Trzeba zwrócić uwagę, że w niniejszej sprawie pełnomocnik powoda nie zaprzeczył, że powód otrzymał oświadczenie o potrąceniu złożone przez pozwanego ( zob. k. 121 akt sprawy). Niewątpliwy był natomiast fakt złożenia takiego oświadczenia (przekazania go drugiej stronie na jej adres) – skutkującego już w tym momencie uruchomieniem funkcji potrącenia mającej na celu uzyskanie zaspokojenia. W tym kontekście nie miało szczególnego znaczenia ustalenie dokładnego momentu w którym powyższe oświadczenie doszło do adresata w taki sposób, że mógł on zapoznać się z jego treścią (art. 61 § 1 k.c.), a to z uwagi na wynikającą z art. 499 zd. 2 k.c. moc wsteczną potrącenia. Przedłożenie zresztą przez pozwanego wraz z apelacją dowodu doręczenia powodowi ww. oświadczenia potwierdziło, iż nastąpiło to w dniu poprzedzającym dzień zamknięcia rozprawy (art. 316 § 1 k.p.c.), tj. 23 stycznia 2014 r. ( zob. k. 148 akt sprawy).

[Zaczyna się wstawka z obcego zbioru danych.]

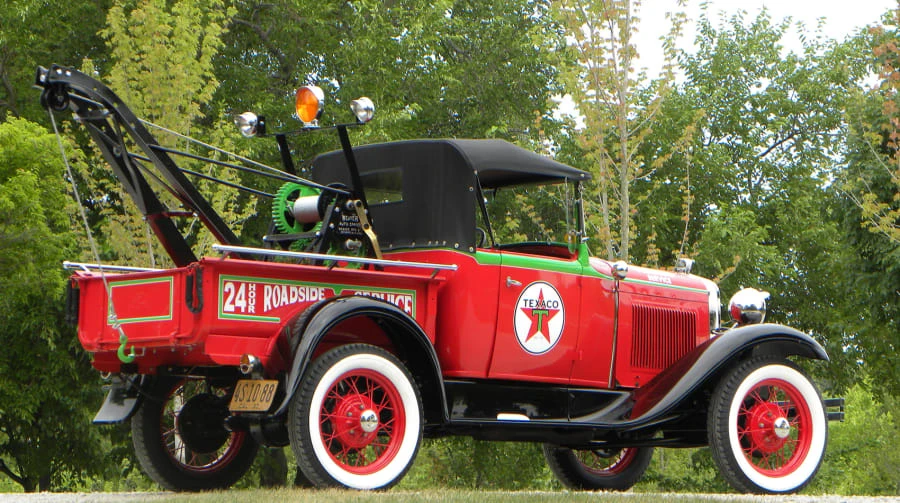 1930 Ford Model A - Image 2 of 6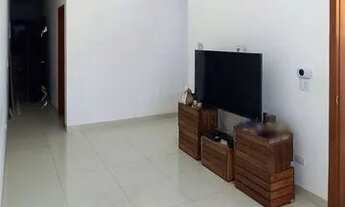 Imagem 5: Casa para venda tem 220 metros quadrados com 2 quartos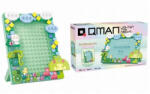 Qman 36011-1 fényképkeret lányoknak - Esős nap (QH36011-1)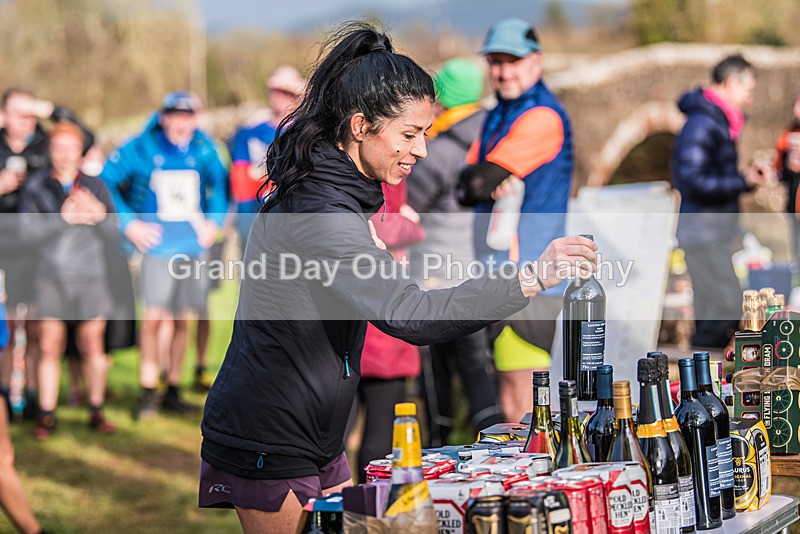 Jarrett-338 - Jarretts Jaunt Handicap Fell Race Saturday 3rd February 2024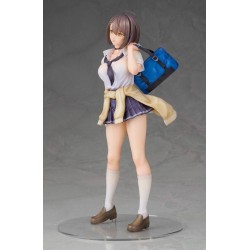 Azur Lane figurine Baltimore After-School Ace Alter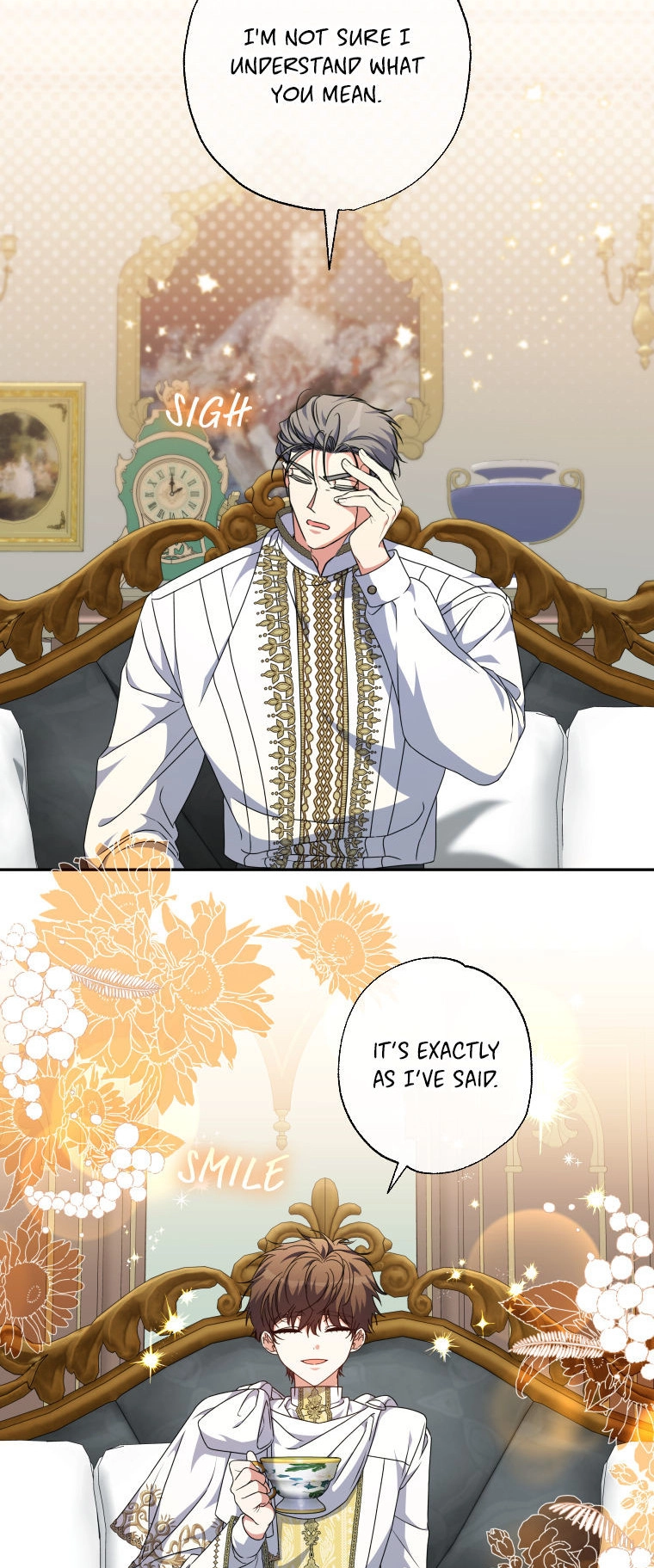 The Archduke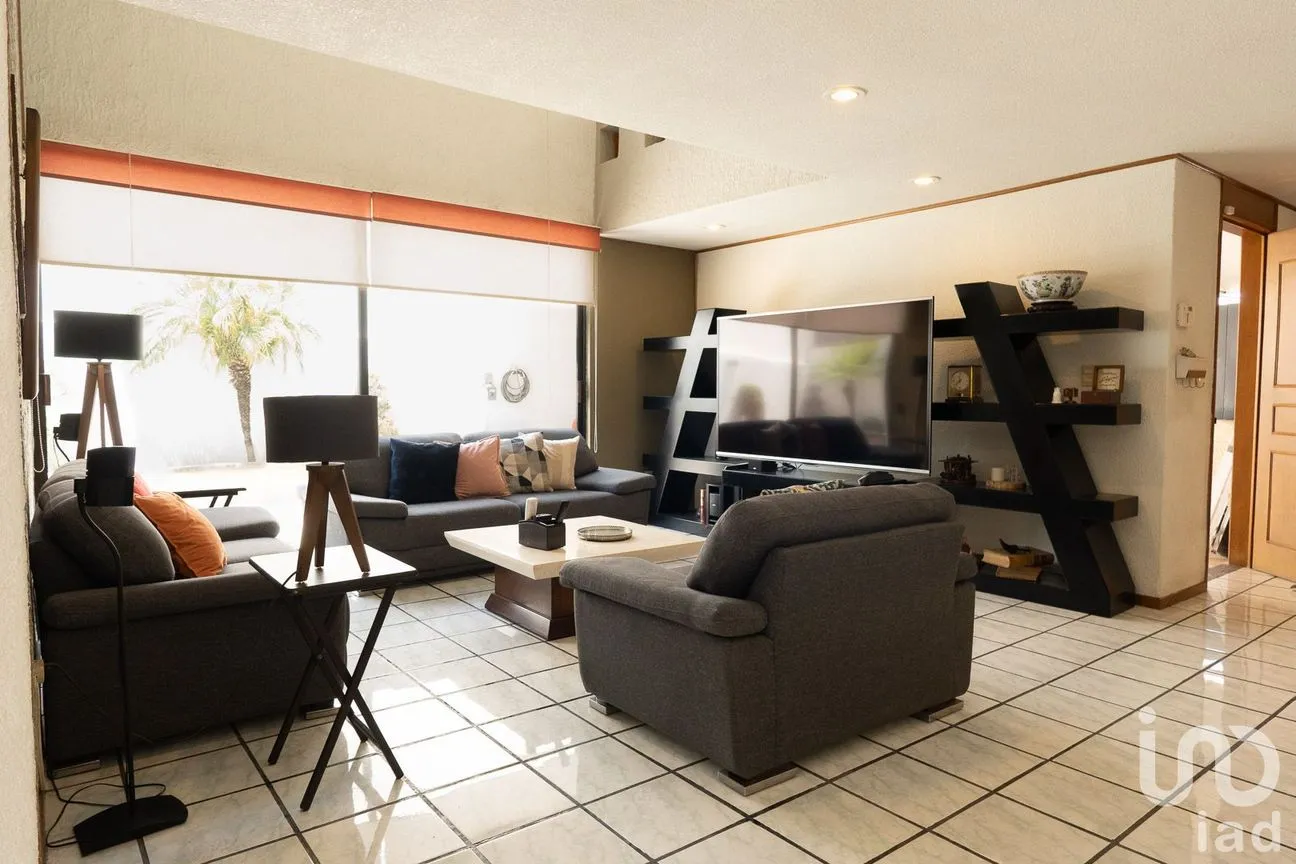 Casa en Venta en Ex-Hacienda Concepción Buenavista, San Andrés Cholula, Puebla | NEX-248968 | iad México | Foto 3 de 26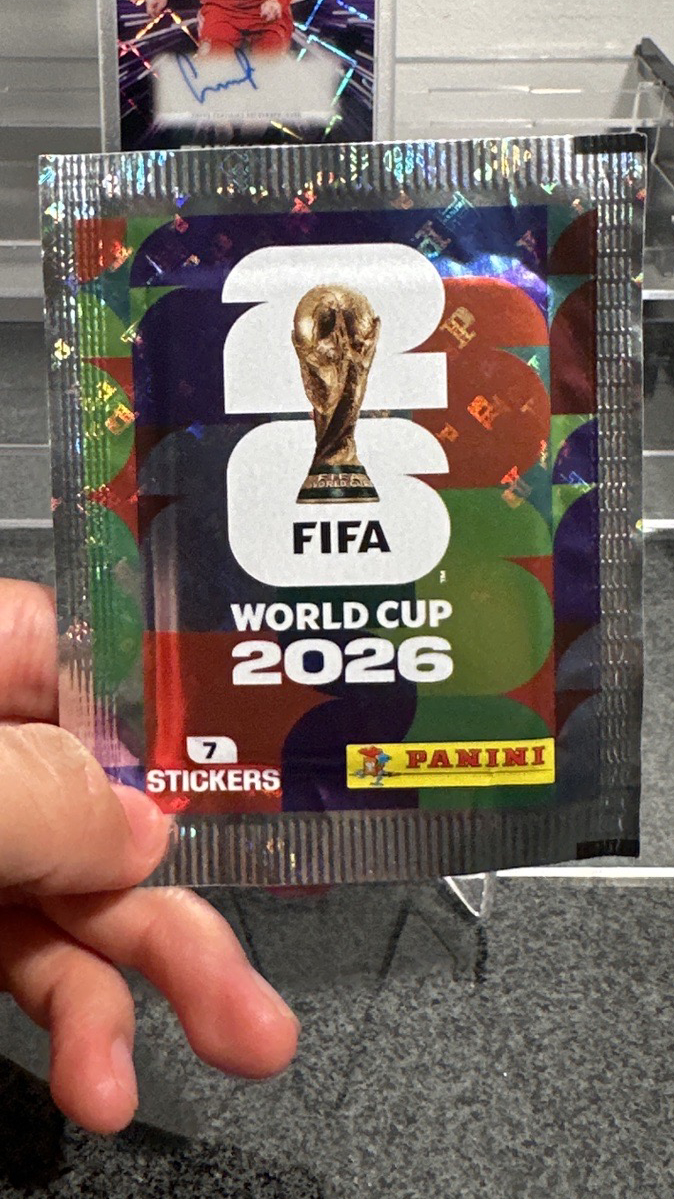 sobre mundial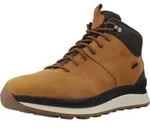 GEOX U SPHERICA ACTIF X2 Brown - Braun - 42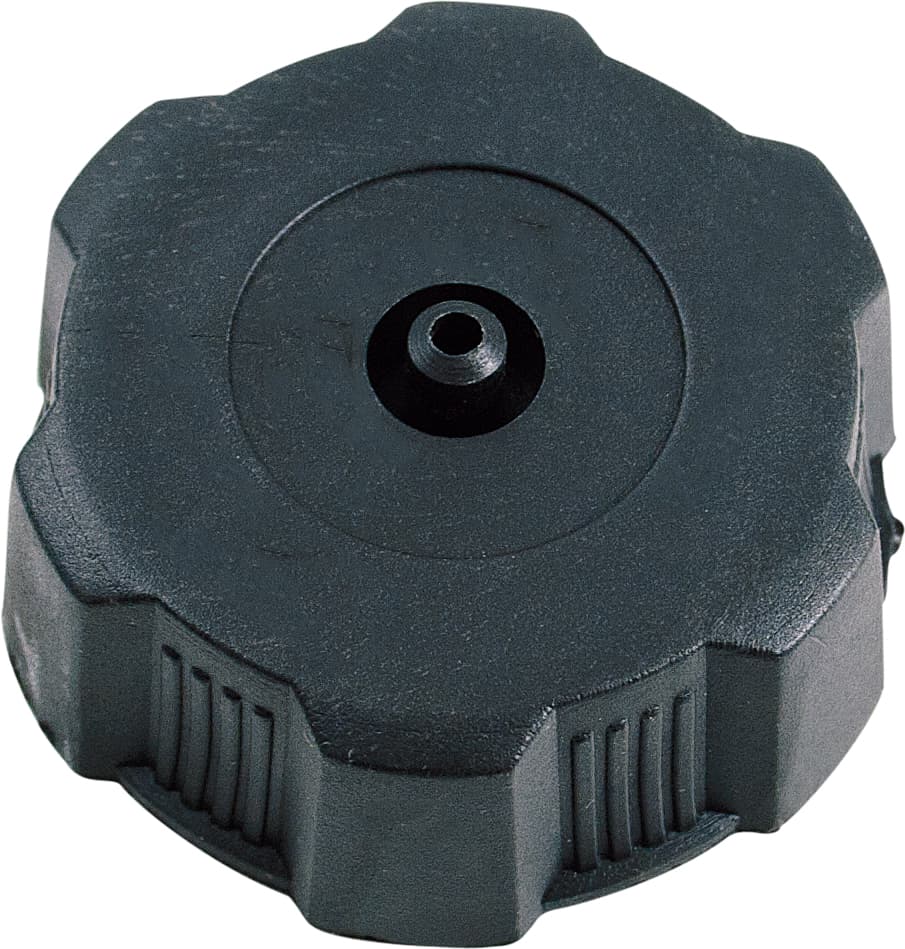 Plastic Tank Gas Cap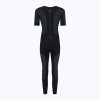 Мъжки анцуг Santini Vega Dry Bib Tights велосипеден костюм черен 3W1180C3VEGADRY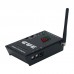 Super Cuelight Presenter Remote One Receiver and Two Transmitters for PowerPoint Presentation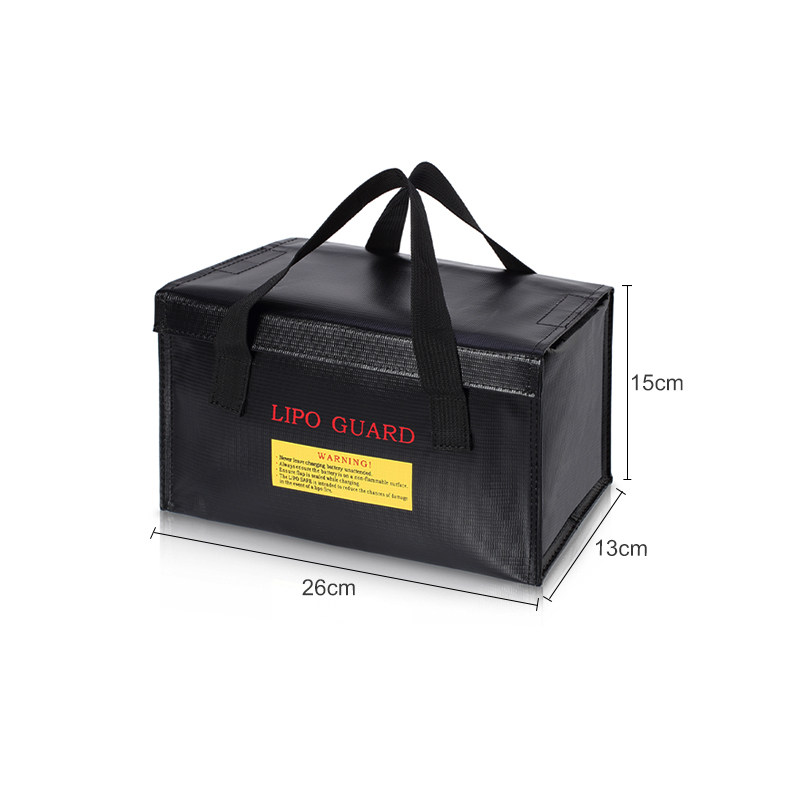 手提锂电池专用收纳包防爆袋阻燃安全立体防火防水耐高温保护包袋,淘宝优惠券,粉丝福利购,淘宝优惠卷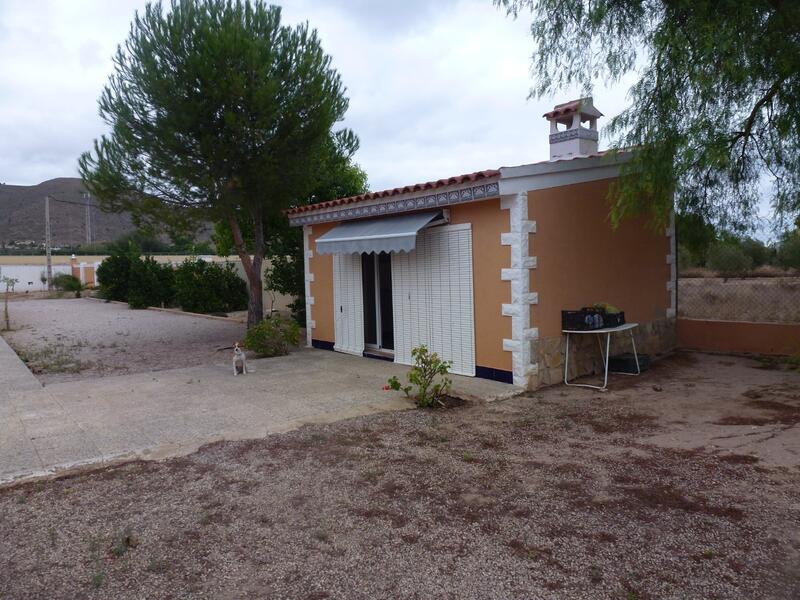 4 Cuarto Villa en venta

Za zasadny uznać zatem należało zawarty w apelacji zarzut naruszenia prawa procesowego polegający na pominięciu dowodów powołanych przez strony na okoliczności związane z ustaleniem przesłanek odpowiedzialności odszkodowawczej powoda względem pozwanego z tytułu nienależytego wykonania umowy (art. 471 k.c.). Zauważyć należy, że co do oddalenia powyższych wniosków dowodowych złożone zostało stosowne zastrzeżenie o którym mowa w art. 162 k.p.c. ( k. 122 akt sprawy).

Ponownie rozpoznając sprawę Sąd Rejonowy powinien zatem przede wszystkim na nowo ocenić potrzebę uwzględnienia dowodów zgłoszonych w tym zakresie przez strony. W dalszym toku postępowania Sąd Rejonowy na tej podstawie powinien ocenić czy zgromadzony w sprawie materiał dowodowy pozwala uznać zasadność obciążenia powoda odpowiedzialnością za szkodę, a w konsekwencji ustalić czy i w jakim zakresie wierzytelność z tego tytułu rzeczywiście przysługiwała pozwanemu. Dopiero tak uzupełniony materiał dowodowy pozwoli w ocenie Sądu Okręgowego na ocenę czy wierzytelność pozwanego mogła być przez niego przedstawiona do potrącenia prowadząc w rezultacie do umorzenia wierzytelności dochodzonej przez powoda.

Należy zauważyć, że w przypadku uwzględnienia zarzutu potrącenia zachodzić będzie ten skutek, że sąd w innym postępowaniu nie będzie mógł ponownie uwzględnić „skonsumowanego” zarzutu potrącenia w procesie prawomocnie zakończonym, ani też uwzględnić powództwa o zasądzenie kwoty, która była przedmiotem skutecznie podniesionego zarzutu potrącenia (zob. m.in. uchwałę Sądu Najwyższego z dnia 29 marca 1994 r. III CZP 29/94, Biuletyn SN 1994, nr 3, s. 17 oraz postanowienie tego Sądu z dnia 25 czerwca 1997 r., III CKN 116/97, OSNC 1997, nr 11, poz. 184, jak również wyrok z dnia 20 grudnia 2006 r., IV CSK 299/06, LEX nr 233051).

Mając powyższe okoliczności na uwadze Sąd Okręgowy orzekł jak w sentencji na podstawie art. 386 § 4 k.p.c. Podstawę rozstrzygnięcia w zakresie kosztów stanowi stanowił przepis art. 108 § 2 k.p.c.